Reply to post: Re: A fairly basic question...

Dixons Carphone 'fesses to mega-breach: Probes 'attempt to compromise' 5.9m payment cards

Lee D Silver badge

Re: A fairly basic question...

I work for private schools.

They all want to take credit cards etc. on their website, tied in with the school MIS, so that parents can pay for trips, fees, activities, uniforms, etc.

Despite working for many schools over the years, it's never ONCE resulted in anything actually in-house, because it's just such a bad idea. PCI DSS is no simple matter, especially when you want to tie into their school records (i.e. they were here X days a year, so we charge them for X activities / etc.).

Most state schools use a handful of outside providers for their equivalent (which is usually just cashless catering) and let that provider take their percentage to handle all the security.

But all the private schools I've worked in don't risk that, even if they run their own in-house MIS (which makes GDPR so much easier!). They use card machines (and ask people to visit with their card or at best take the details over the phone and type into the card machine as CNP transactions), Direct Debits, etc. or they use something like WorldPay or similar, but they don't store / process card information themselves.

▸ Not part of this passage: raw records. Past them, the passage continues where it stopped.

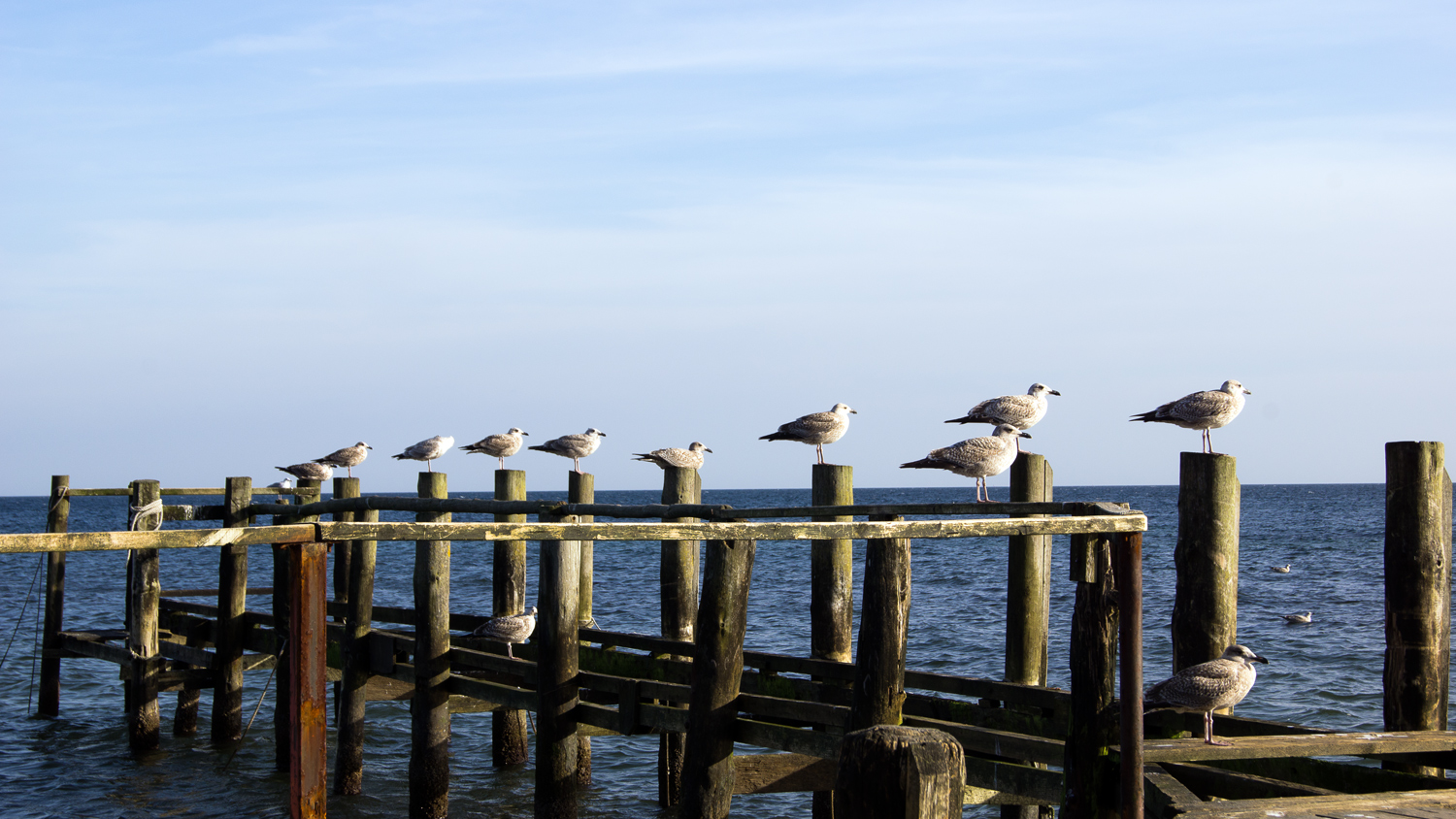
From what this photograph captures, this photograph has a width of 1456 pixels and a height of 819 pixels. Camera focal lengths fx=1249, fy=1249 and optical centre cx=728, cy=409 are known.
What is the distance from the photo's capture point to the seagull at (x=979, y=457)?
33.8 feet

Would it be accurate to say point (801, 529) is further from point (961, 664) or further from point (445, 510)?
point (961, 664)

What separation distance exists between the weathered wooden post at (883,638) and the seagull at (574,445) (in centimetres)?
1019

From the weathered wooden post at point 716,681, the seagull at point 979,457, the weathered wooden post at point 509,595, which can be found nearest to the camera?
the weathered wooden post at point 716,681

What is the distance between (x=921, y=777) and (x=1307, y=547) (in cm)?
5143

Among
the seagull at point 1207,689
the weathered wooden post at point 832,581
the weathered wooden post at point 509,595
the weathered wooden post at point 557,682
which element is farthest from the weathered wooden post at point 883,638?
the weathered wooden post at point 509,595

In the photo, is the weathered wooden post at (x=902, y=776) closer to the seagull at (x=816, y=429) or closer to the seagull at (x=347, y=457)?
the seagull at (x=816, y=429)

I see PCI DSS as a "good thing". The fact that it discourages people from running their own databases like this is exactly what you want. Unless you have the confidence and evidence that you are able to store this data in the correct manner (and Dixons don't seem to have done a bad job - no CVV, no link to personal data/address, etc. just means a big list of mostly-useless numbers), then you shouldn't be doing so.

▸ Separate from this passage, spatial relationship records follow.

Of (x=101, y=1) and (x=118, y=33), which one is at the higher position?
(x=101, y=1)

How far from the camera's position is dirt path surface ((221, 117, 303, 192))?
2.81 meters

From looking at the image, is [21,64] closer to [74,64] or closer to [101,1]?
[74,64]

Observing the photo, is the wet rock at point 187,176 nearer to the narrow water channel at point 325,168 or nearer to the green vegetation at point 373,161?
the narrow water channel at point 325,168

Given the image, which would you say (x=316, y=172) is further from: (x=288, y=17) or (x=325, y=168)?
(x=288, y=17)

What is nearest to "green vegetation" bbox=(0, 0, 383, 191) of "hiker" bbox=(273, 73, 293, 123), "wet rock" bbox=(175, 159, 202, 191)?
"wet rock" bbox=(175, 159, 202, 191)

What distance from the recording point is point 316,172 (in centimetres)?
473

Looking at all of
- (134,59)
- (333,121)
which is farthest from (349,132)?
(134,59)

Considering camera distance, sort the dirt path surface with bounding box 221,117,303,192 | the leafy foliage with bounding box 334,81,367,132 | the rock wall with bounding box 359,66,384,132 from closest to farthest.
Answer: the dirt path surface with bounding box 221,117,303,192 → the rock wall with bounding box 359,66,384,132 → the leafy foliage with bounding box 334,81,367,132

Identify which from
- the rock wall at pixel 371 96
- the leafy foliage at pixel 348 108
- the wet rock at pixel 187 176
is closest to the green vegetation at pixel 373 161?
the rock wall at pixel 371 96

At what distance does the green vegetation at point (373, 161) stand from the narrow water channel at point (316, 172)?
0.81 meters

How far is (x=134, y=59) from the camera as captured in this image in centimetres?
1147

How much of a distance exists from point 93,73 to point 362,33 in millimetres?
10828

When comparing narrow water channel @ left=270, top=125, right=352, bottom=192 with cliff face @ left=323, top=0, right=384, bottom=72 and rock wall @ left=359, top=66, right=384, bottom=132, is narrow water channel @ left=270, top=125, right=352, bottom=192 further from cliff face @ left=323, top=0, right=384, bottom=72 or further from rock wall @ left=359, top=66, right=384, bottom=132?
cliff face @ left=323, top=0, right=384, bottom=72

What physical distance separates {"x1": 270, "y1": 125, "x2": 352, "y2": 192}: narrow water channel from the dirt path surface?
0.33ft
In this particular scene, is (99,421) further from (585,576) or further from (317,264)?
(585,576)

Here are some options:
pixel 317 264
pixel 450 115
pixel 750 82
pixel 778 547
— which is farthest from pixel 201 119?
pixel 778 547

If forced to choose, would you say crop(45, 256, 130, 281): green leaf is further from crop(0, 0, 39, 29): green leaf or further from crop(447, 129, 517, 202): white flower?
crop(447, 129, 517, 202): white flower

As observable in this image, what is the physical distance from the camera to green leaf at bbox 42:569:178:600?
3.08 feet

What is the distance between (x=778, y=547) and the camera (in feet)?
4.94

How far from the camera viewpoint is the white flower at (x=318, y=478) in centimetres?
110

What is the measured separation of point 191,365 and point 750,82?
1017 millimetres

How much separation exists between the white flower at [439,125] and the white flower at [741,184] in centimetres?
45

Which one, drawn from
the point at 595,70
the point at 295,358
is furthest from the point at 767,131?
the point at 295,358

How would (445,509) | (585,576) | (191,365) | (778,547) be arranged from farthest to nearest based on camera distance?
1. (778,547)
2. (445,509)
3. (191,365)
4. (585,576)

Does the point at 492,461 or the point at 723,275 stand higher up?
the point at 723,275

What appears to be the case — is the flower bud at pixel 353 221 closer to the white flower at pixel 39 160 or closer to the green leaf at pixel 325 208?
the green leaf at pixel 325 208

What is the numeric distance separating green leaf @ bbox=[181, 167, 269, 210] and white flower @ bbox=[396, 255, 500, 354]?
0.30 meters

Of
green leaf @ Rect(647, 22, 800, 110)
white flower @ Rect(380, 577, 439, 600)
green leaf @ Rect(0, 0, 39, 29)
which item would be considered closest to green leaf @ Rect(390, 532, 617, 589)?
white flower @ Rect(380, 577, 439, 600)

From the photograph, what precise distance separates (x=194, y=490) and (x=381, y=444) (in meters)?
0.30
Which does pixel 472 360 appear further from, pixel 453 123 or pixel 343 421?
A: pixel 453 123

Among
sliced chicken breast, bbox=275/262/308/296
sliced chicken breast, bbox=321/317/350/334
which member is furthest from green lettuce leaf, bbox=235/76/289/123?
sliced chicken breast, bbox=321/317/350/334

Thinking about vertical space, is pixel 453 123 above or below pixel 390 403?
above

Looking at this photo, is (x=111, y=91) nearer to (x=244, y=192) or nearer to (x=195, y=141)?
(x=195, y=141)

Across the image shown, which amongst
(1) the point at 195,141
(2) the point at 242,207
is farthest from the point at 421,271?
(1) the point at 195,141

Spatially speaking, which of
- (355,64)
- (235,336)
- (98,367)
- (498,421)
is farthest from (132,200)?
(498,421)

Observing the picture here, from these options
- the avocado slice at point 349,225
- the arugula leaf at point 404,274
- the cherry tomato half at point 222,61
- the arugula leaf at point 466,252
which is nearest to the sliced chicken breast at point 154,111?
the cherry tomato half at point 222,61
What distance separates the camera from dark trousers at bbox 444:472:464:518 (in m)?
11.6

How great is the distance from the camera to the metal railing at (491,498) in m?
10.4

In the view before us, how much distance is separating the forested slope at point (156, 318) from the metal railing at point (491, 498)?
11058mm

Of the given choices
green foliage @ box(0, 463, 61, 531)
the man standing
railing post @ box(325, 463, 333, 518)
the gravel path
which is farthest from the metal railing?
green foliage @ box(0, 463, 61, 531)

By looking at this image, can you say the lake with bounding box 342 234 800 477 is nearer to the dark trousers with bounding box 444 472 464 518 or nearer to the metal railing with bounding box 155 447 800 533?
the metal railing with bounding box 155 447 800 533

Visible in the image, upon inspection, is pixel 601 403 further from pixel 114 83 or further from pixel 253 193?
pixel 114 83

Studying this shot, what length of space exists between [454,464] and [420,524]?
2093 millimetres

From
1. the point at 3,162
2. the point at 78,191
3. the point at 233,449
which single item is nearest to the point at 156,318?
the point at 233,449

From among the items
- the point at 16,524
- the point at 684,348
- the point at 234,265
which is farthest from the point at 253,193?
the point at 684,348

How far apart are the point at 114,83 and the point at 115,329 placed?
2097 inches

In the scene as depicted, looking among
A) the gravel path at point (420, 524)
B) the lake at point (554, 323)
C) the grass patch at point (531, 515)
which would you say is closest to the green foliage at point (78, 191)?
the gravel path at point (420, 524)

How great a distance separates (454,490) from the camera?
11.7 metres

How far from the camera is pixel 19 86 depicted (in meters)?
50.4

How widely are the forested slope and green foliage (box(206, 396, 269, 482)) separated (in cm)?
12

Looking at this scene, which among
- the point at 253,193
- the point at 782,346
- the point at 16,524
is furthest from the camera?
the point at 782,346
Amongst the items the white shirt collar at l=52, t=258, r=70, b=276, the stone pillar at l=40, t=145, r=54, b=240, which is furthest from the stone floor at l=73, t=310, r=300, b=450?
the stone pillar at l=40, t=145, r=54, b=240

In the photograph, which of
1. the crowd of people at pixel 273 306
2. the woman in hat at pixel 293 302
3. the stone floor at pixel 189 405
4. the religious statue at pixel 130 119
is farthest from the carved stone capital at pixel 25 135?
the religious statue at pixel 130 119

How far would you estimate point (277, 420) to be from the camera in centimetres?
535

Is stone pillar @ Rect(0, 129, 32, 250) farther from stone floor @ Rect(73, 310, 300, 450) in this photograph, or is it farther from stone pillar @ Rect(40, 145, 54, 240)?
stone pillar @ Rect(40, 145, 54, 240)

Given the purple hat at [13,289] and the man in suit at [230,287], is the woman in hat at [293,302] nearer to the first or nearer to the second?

And, yes, we do get targeted. We literally get targeted, faked, convincing email pretending to be the bursar (down to first-name familiarity and copying their style) to the finance department asking to pay something urgently, or we get fake "new bank details" for existing companies and when we phone up to confirm are told that they haven't changed their bank details, and phone calls from the scammers to follow up on them. I have reported several to various cybercrime reporting sites linked to the police.

But just having a good process is good enough to stop those kinds of things ("New bank details"? Okay, I'm going to ring your head office details that I have on your previous invoices on another line to confirm that).

However, I can't imagine the carnage if such a place was to store credit card details protected only by the diligence of basic finance staff in an over-worked office. And then consider, that actually the more valuable information is probably in the school MIS anyway. Almost every private school I've worked at holds the details of at least one celebrity, including child's names, real address (not just agent), where they summer, what their mobile phones are, ***who is allowed to pick them up and when***, and potentially lots of personal data (e.g. divorced couples spats with the school, etc.). Before you even get into credit card numbers.

And it's not just celebrities. If you've ever worked for a private school, you'd be aware of who the army brats are, and I can damn well guarantee you one of them has an "anonymised" profile for a reason. But the real information will still be in the database somewhere.